Extrait:

::::::::::

Paris Match - 23 août 1969





Paris Match - 23 août 1969, Page 7




Paris Match - 23 août 1969, Page 10

LES VACANCIERS ONT ADOPTE LE NAVIPLANE

Les bateaux-avions de Saint-Tropez vont avoir deux frères. Un petit dans quelques jours sur la Loire. Un grand dans un an pour la Corse.

On dirait une baleine entourée d'un nuage d'écume légère. Passant de l'eau au sable de la plage d'un même élan, le naviplane "la Croisette" arrive à Cannes venant de Saint-Tropez. Avec le même mouvement que celui d'un dromadaire qui s'agenouille pour laisser descendre son cavalier, sa jupe de caoutchouc se dégonfle, s'affaisse et ce n'est plus qu'un gros bateau échoué à même le sol qui dégorge ses quatre-vingts passagers.

"La première fois que je l'ai vu, raconte André Helbert, son premier pilote, trente-six ans, des yeux gris dans un visage très bronzé, je me suis dit : C'est bien gros". Pour lui, c'était une sorte de monstre : 23,50 m de long, 11 m de large, 8 m de haut, 30 tonnes.

::::::::::

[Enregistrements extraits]
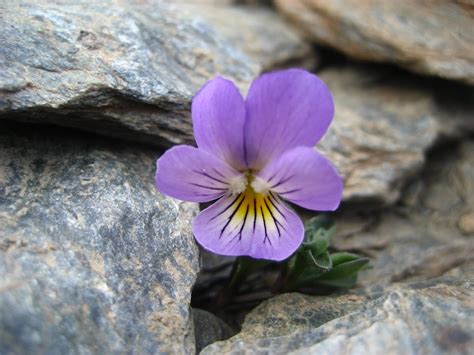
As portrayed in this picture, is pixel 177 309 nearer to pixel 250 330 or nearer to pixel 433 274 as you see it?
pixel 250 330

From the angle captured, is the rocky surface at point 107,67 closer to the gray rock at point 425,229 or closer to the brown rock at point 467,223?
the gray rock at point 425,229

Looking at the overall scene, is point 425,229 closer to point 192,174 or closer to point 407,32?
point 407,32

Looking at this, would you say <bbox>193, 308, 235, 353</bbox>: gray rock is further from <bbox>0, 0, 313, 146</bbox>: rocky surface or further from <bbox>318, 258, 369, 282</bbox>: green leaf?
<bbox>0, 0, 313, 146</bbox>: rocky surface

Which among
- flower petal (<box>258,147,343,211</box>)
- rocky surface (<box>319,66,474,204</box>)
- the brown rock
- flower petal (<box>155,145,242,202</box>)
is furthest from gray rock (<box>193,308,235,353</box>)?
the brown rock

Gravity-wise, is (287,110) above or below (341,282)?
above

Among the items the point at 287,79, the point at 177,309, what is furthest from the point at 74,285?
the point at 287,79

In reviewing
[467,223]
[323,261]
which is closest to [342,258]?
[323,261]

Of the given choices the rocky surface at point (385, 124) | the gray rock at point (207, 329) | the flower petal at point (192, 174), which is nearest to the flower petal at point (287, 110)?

::::::::::

Objectif: Recopiez mot pour mot le passage de l'article sur le naviplane qui va de « Paris Match - 23 août 1969, Page 7 » jusqu'à « ses quatre-vingts passagers. ». Ce matériel n'est pas nécessaire.

Réponse complète:
Paris Match - 23 août 1969, Page 7




Paris Match - 23 août 1969, Page 10

LES VACANCIERS ONT ADOPTE LE NAVIPLANE

Les bateaux-avions de Saint-Tropez vont avoir deux frères. Un petit dans quelques jours sur la Loire. Un grand dans un an pour la Corse.

On dirait une baleine entourée d'un nuage d'écume légère. Passant de l'eau au sable de la plage d'un même élan, le naviplane "la Croisette" arrive à Cannes venant de Saint-Tropez. Avec le même mouvement que celui d'un dromadaire qui s'agenouille pour laisser descendre son cavalier, sa jupe de caoutchouc se dégonfle, s'affaisse et ce n'est plus qu'un gros bateau échoué à même le sol qui dégorge ses quatre-vingts passagers.